▶ What the exercise asks
Answer these from the passage about chapters seven through nine:
1. Who contributes chapter seven?
2. Whose theory of self-knowledge does chapter eight dialogue with?
3. What distinguishes seemings?

▶ Text shown
One of the editors, Daniel O. Dahlstrom, contributes chapter seven, which is entitled, “Interoception and Self-Awareness: An Exploration in Interoceptive Phenomenology.” Therein, he makes the case for construing interoception (i.e., experiences that emerge in concert with internal states of the body) as a rudimentary form of self-awareness. Jonathan Webber contributes chapter eight, “Knowing One’s Own Desires,” which dialogues with Richard Moran’s theory of self-knowledge and Sartre’s account of phenomenological reflection and motivation. Webber’s analysis shows that Moran’s account of first-personal authority requires that we already have epistemic access to our own desires. Chapter nine, “Phenomenal Conservatism and the Principle of All Principles,” which is written by Walter Hopp, compares and contrasts Husserl’s Principle of All Principles and Michael Huemer’s Principle of Phenomenal Conservatism. He shows that the former grounds all justified belief in the experience of fulfillment, and the latter grounds all justified belief in seemings, which are distinguished by their forcefulness.

▶ Data
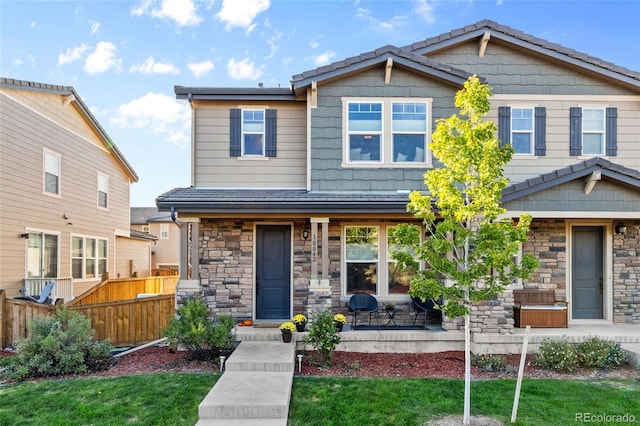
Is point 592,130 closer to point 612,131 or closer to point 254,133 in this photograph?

▶ Answer to this problem
1. Daniel O. Dahlstrom
2. Richard Moran's
3. Their forcefulness